North Korea fires two short-range missiles into the sea as U.S. docks nuclear submarine in South Korea

North Korea’s missile launches appeared to be a statement of defiance as the United States deploys a nuclear-armed submarine to South Korea for the first time in decades

July 19, 2023 05:29 am | Updated 08:39 am IST - SEOUL, South Korea

People watch a television reporting North Korea’s missile launch during a news programme at the Seoul Railway Station in Seoul, South Korea on July 19, 2023.

People watch a television reporting North Korea’s missile launch during a news programme at the Seoul Railway Station in Seoul, South Korea on July 19, 2023. | Photo Credit: AP

North Korea fired two short-range ballistic missiles into its eastern sea early on July 19 in what appeared to be a statement of defiance as the United States deploys a nuclear-armed submarine to South Korea for the first time in decades.

The launches came as the U.S.-led United Nations Command tries to secure the release of a U.S. soldier who fled to North Korea from the South Korean side of a border village on July 18 afternoon.

Private 2nd Class Travis King, in his early 20s, had just been released from a South Korean prison where he was held on assault charges. Instead of getting on a plane to be taken back to Fort Bliss, Texas, he left and joined a tour of the Korean border village of Panmunjom, where he ran across the border, U.S. officials say.

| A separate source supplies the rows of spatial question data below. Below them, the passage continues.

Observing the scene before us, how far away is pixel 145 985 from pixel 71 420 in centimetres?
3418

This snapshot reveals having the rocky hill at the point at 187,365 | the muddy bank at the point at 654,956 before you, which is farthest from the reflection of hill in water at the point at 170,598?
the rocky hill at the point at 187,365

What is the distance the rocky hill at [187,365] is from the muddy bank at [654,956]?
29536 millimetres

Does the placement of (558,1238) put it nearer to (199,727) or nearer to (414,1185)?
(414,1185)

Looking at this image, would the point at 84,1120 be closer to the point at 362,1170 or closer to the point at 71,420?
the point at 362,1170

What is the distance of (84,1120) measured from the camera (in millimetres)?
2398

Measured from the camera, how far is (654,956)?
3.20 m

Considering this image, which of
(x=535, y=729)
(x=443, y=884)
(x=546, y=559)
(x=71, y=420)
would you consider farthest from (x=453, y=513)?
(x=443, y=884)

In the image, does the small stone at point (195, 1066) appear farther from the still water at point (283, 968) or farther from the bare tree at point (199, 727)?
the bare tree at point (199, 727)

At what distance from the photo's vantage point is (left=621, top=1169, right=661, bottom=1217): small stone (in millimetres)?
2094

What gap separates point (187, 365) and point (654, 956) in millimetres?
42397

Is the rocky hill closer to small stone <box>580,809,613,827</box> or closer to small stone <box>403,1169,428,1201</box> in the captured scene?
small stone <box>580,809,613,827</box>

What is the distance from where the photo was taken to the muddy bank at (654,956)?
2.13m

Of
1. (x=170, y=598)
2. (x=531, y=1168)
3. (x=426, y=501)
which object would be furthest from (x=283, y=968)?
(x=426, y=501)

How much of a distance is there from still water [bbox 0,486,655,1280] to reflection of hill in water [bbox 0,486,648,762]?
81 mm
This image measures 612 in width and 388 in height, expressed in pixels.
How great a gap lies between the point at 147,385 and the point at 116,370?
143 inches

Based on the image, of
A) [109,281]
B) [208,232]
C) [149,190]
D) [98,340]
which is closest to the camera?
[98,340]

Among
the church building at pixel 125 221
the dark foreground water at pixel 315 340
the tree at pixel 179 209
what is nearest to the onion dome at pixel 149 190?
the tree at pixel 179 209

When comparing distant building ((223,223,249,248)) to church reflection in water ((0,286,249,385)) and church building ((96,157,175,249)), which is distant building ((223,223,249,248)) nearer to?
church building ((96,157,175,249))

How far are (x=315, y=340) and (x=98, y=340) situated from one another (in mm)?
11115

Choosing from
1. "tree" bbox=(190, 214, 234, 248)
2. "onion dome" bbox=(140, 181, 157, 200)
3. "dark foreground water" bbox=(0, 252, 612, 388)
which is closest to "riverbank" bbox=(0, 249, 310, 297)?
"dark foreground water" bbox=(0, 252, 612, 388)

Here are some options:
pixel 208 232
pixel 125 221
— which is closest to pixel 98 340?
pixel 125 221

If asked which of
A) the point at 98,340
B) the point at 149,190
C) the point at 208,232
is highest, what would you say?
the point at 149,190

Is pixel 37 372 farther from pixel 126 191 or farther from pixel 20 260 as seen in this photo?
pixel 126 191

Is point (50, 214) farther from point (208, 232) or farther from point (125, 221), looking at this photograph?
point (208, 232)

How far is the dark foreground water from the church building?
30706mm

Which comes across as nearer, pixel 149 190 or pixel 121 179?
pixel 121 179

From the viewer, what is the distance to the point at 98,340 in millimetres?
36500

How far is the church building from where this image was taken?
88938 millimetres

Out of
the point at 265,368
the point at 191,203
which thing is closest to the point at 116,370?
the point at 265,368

South Korea’s Joint Chiefs of Staff said that from 3:30 to 3:46 a.m. North Korea fired two short-range ballistic missiles from an area near capital Pyongyang that flew about 550 kilometres (341 miles) before landing in waters east of the Korean Peninsula.

Those flight details were similar to the assessment of the Japanese military, which said the missiles landed outside of Japan’s exclusive economic zone and that there were no immediate reports of damage from ships or aircraft in affected areas.

The flight distance of the North Korean missiles roughly matched the distance between Pyongyang and the South Korean port city of Busan, where the USS Kentucky arrived on Tuesday afternoon in the first visit by a U.S. nuclear-armed submarine to South Korea since the 1980s.

Japanese Defence Minister Yasukazu Hamada told reporters that the North Korean missiles travelled on a low trajectory, with their maximum altitude reaching about 50 kilometres (31 miles), and possibly demonstrated “irregular manoeuvre” in flight.

Japan has previously used similar language to describe the flight characteristics of a North Korean weapon modelled after Russia’s Iskander missile, which travels at low altitudes and is designed to be manoeuvrable in flight to improve its chances of evading missile defences.

Wednesday’s launches marked the North’s first ballistic activity since July 12, when it flight-tested a new solid-fuel intercontinental ballistic missile that demonstrated potential range to reach deep into the U.S. mainland. That launch was supervised by the country’s authoritarian leader Kim Jong Un, who vowed to further bolster his country’s nuclear fighting capabilities in the face of expanding U.S.-South Korean military activities, which he blamed for worsening the security environment on the Korean Peninsula.

Tensions have rose in the region in recent months as the pace of both North Korean weapons tests and U.S.-South Korean joint military drills have increased in a cycle of tit-for-tat.

Since the start of 2022, North Korea has test-fired around 100 missiles while attempting to demonstrate a dual ability to conduct nuclear attacks on both South Korea and the continental United States. The allies in response have stepped up their joint military training and agreed to increase the deployments of U.S. strategic assets like long-range bombers, air craft carriers and submarines to the region.

Periodic visits by U.S. nuclear ballistic missile-capable submarines to South Korea were one of several agreements reached by the two countries’ presidents in April in response to North Korea’s expanding nuclear threat. They also agreed to establish a bilateral Nuclear Consultative Group and expand military exercises.

Duyeon Kim, a senior analyst at Washington’s Centre for a New American Security, said the deployment of a U.S. nuclear-armed submarine is a “significant display” of Washington’s commitment to extended deterrence, referring to an assurance to defend its allies with its full military capabilities, including nuclear.

“Placing nuclear weapons offshore and on submarines is actually a stronger deterrent in many ways … deterrence is strengthened when the location of American strategic assets is unknown to the adversary as long as the adversary knows that these weapons exist,” said Mr. Kim.

Still, Seoul and Washington will need to find the “sweet spot” when it comes to the visibility of America’s extended deterrent.

“Too much visibility of strategic assets could actually undermine the deterrent effect while too little could raise questions in Seoul about commitment,” Mr. Kim said.